The final project for this class will consist of an analysis on a data set of your interest. The goal of this project is for you to demonstrate proficiency in the techniques we have covered in this class (and beyond, if you like!) and apply them to a data set in a meaningful way.

Note: You can work individually or in groups of up to 3 students for this final project.


It is important that you choose a manageable data set. This means that the data should be readily accessible and large enough that multiple relationships can be explored. As such, your datavset must have at least 50 observations and more than 5 variables/attributes. (Exceptions can be made but you must notify me before.) Ideally, the data set’s variables should include categorical variables and numerical variables.

All analyses must be done in RStudio. An exception will be made if you want to use models, data sets and libraries in HuggingFace hub; in that case you would be better off using Python but I am not planning to cover that till the end of the semester, if we have time. Also, if you are using a data set that comes in a format that we have not encountered in class yet, make sure that you are able to load it into RStudio (for example reading data from JSON files, performing web-scraping, or using an API to gather observations). If you are having trouble, ask for help before it is too late.

Some available data sources for this final project are listed at the end of this document. Please contact me as soon as possible to discuss the possibility of using an alternative data source.

Final Project Plan and Data Source Proposal

The Final Project Plan and Data Source Proposal is a draft of your introduction and motivation behind your selected data set and topic. Write the about your topic in a R markdown file called ideas.Rmd.

This is due on or by April 8 at 6:30 pm. See Moodle turn-in link for details

Generating ideas is the first step to starting any project! This is the place for you to generate topic ideas and identify data sets that could be used to explore these topics.

Identify topics of interest for the project. They should be detailed enough, in a way that you have some guidance as you start analyzing your data. For example, a topic idea may be “characteristics of popular movies.”

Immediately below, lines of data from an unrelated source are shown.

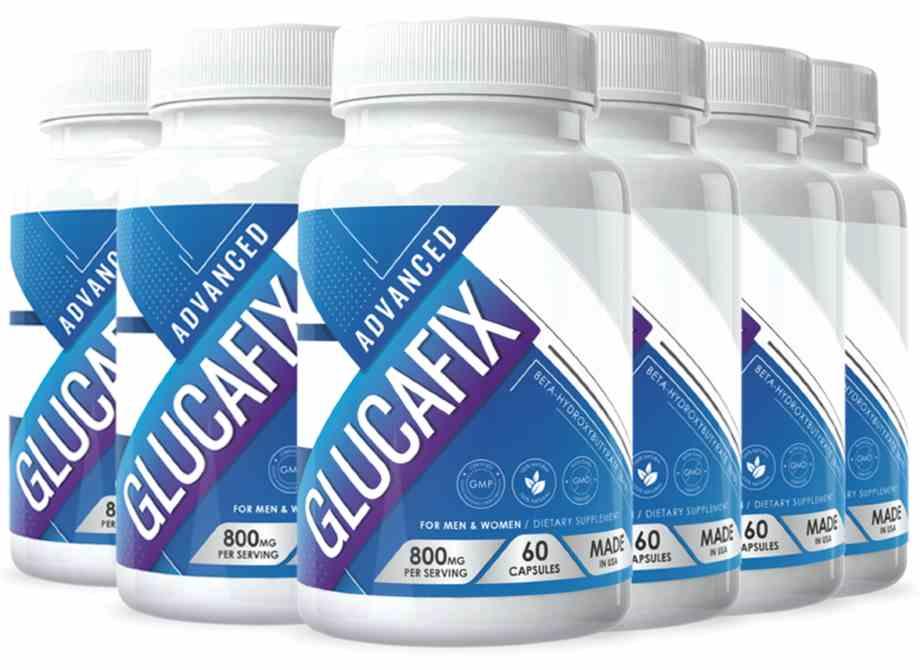 ADVANCED GlucaFix Reviews  Weight Loss Supplement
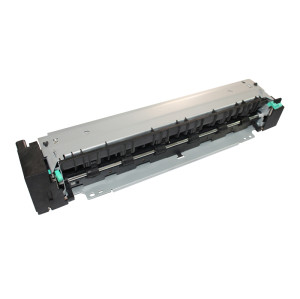 RG5-7060 for HP LaserJet 5000, 5100. RG5-5455 Fuser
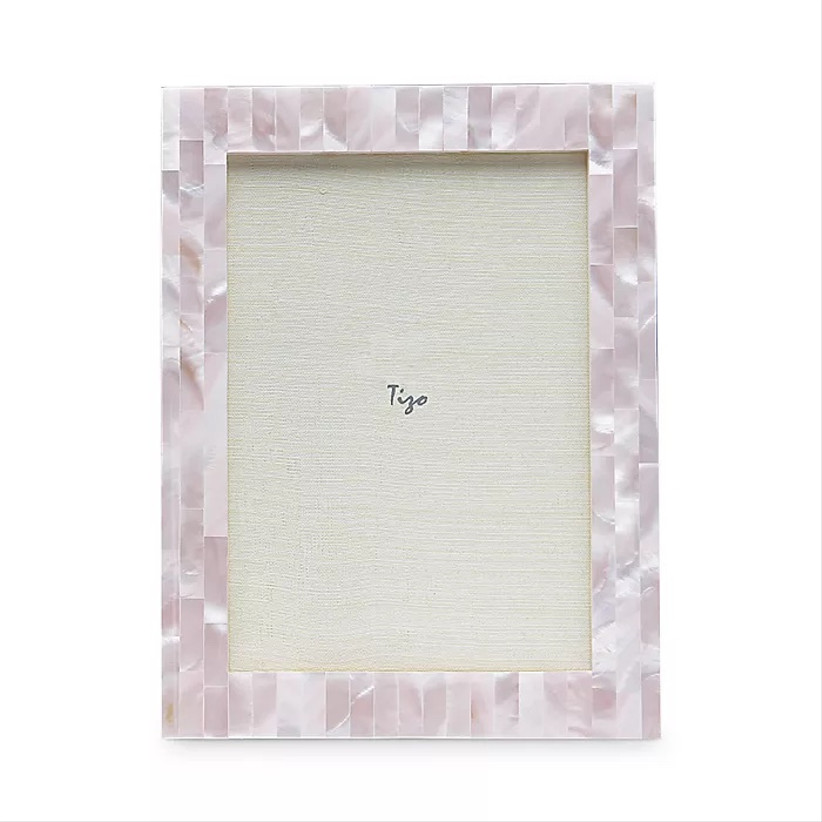 tizo mother of pearl pink photo frame for 12th year wedding anniversary gift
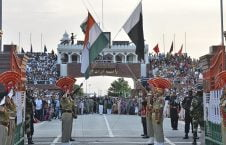 پاکستان هند 226x145 - بازگشایی مجدد سرحد واگا از سوی حکومت پاکستان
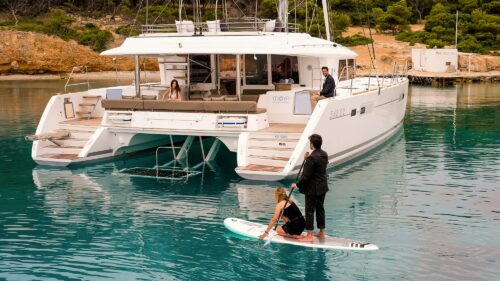 lagoon-560-charter-croatia-rental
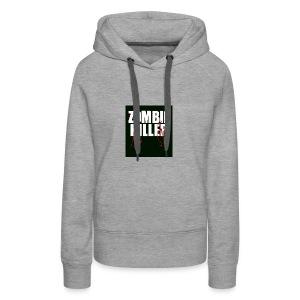 zombie killer shirt green - Women's Premium Hoodie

Please note that if you are doing your project in a group then each group member should still turn in a submission (ideas.Rmd and your data file) for the proposal. Ideally the proposal submission from each group member would be basically the same. Please state who you are working with if you are doing this in a group.

Deliverables for proposal

  • You will upload your work using the provided zipped folder that appears on the Assignment “Final Project Plan and Data Source Proposal. See Moodle turn-in link

  • Put ideas.Rmd and your raw data set in the provided zipped folder which you will upload via Moodle in the corresponding assignment page for the Final Project Plan and Data Source Proposal.

  • ideas.Rmd should contain the following sections:

Introduction

The introduction should introduce your general research topic and your raw data (where it came from, how it was collected, what are the cases, what are the variables, etc.).

Data Description

Print out a “glimpse” of the data frame. Create a data dictionary that is neatly formatted and easy to read.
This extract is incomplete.